Distributed locking for hosted agents
Hosted agents multiply quickly. If they can all see the same work, they can all do the same work. A lease-based lock gives each task one current owner without turning your system into a workflow platform.
Most hosted agent systems start with a simple loop: poll for work, choose a task, run a tool, write the result. That works until there are two workers. Then a GitHub issue, customer ticket, evaluation run, or deploy request can be picked up twice.
The fix does not have to be a large orchestrator. Often the missing primitive is just ownership: before an agent starts, it asks a shared service whether it can own the task for a bounded amount of time.
The lease model
OctoStore exposes that primitive as HTTP locks. An agent sends POST /locks/:name/acquire with a TTL and optional metadata. The lock name should be a single stable segment such as issue-1842. If the response status is acquired, this agent owns the work. If the response status is held, another worker owns it.
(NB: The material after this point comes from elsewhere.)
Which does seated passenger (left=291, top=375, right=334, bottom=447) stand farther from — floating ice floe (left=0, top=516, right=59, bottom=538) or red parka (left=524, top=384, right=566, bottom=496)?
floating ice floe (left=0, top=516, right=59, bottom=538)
curl -X POST https://api.octostore.io/locks/issue-1842/acquire \
-H "Authorization: Bearer ***" \
-H "Content-Type: application/json" \
-d '{
"ttl_seconds": 120,
"metadata": "runner=agent-7 repo=acme/app issue=1842"
}'
Metadata is deliberately plain. Put the runner ID, task URL, trace ID, branch, model, or runbook hint where an operator can see it. Keep it small; the API validates metadata size.
Renew while work is live
A lease is not a permanent claim. Long-running work should renew before expiry:
curl -X POST https://api.octostore.io/locks/issue-1842/renew \
-H "Authorization: Bearer ***" \
-H "Content-Type: application/json" \
-d '{"lease_id":"...","ttl_seconds":120}'
# response shape
# {"lease_id":"...","expires_at":"..."}
Renewal gives you a heartbeat. If the worker is healthy, the lease stays alive. If the process crashes, the heartbeat stops and the lock eventually becomes available again.
Release on completion, expire on failure
When work completes, release the lock with the lease ID. The release endpoint returns null on success.
curl -X POST https://api.octostore.io/locks/issue-1842/release \
-H "Authorization: Bearer ***" \
-H "Content-Type: application/json" \
-d '{"lease_id":"..."}'
# null
If the worker dies before release, expiry is the recovery path. Pick a TTL that bounds how long a task can look owned after a crash, then renew periodically during normal execution.
What a lock does not solve
A distributed lock prevents ordinary duplicate starts. It does not make external side effects magically transactional. Hosted agents should still write idempotently, handle retries, and be careful with irreversible actions. Treat the lock as the coordination boundary, not as a substitute for safe application logic.
Use the smallest useful coordinator
For many hosted agent workloads, the right abstraction is not a scheduler or DAG engine. It is a lease: one visible owner, renewed while alive, released when done, expired when abandoned.